Was das im Alltag bedeutet, offenbaren von Schneider aufgezeichnete Tondokumente von mühsamen Alltagsbewältigungen bis hin zu falsch unterschriebenen Eheformularen. Glaubhaft leitet Schneider anhand der Montage von Roman und Dokumentiertem die Eskalation her. ...

Beide Darstellerinnen geben den Figuren große Intensität. Mühelos folgt der Zuschauer den unzähligen Rollenwechseln. Auch die Thriller-Atmosphäre kommt nicht zu kurz, wenn beide mit einem alten Kassettenrekorder spielen, zu Industrial-Klängen ins Mikrofon hauchen und singen. Der schweigend mit Wasserfarben hantierende Nikos Kalaitzis ist der stumme Dritte auf der Bühne, Seine großformatigen Tableaus werden am Ende zur Kulisse der – nicht gezeigten – Gewaltorgie. Sehenswert.

 

Die Rache der Schwachen // Neues Deutschland // 14. Oktober 2015 // Tom Mustroph

7,5 Millionen funktionale Analphabeten gibt es derzeit in Deutschland. Wie sie sich, meist voller Beschämung, durchs textlastige Alltagsleben der Einkauflisten und Beipackzettel, der SMS und Twitternachrichten lavieren, schildert Anne Schneiders hoch konzentrierter Theaterabend ,BiestA' im Theater unterm Dach. Dieses Kammerspiel zweier Schauspielerinnen, eines bildenen Künstlers und einer schwebenden Holzkonstruktion malt zugleich aus, welche dramatischen Folgen zu gut gemeinte Hilfeleistung haben kann, wenn die Hilfeleistung die Adressaten beschämt. Daher wird ,BiestA' sogar zu einem ganz aktuellen Stück über die Tücken der Hilfsbereitschaft.

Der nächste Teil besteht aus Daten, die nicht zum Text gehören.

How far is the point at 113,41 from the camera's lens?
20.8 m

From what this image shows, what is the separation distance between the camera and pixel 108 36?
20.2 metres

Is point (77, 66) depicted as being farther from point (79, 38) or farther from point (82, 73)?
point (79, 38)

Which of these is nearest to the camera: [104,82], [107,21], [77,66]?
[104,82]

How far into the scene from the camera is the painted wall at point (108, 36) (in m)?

Die Welt von Eunice ist anders. Darauf bereitet schon das phänomenale Bühnenbild (Ausstattung: Giulia Paolucci, gebaut von MBW) vor: eine die gesamte Bühne einnehmende Holzkonstruktion, die wie eine Wolke wirkt, wie ein am Boden liegendes Segel, das durch eine plötzlich hineinfahrende Böe aufgebauscht wird. Auf dieser geschwungenen Fläche, unter ihr, und in den Lücken, die die Verstrebungen lassen, spielt sich das Leben von Eunice ab. Lesen und Schreiben hat sie nicht gelernt. Sie fällt tief in die Schlaglöcher des Alltags, wenn sie Produkte kaufen soll, deren Verpackung sie noch nicht kennt oder wenn sie den richtigen Bahnsteig für einen Zug finden soll. Unsicher ist dann der Untergrund, auf dem sie operiert. Zuweilen muten die Löcher der Holzkonstruktion aber auch an wie Leerstellen, die man sich langläufig im Gehirn vorstellen mag.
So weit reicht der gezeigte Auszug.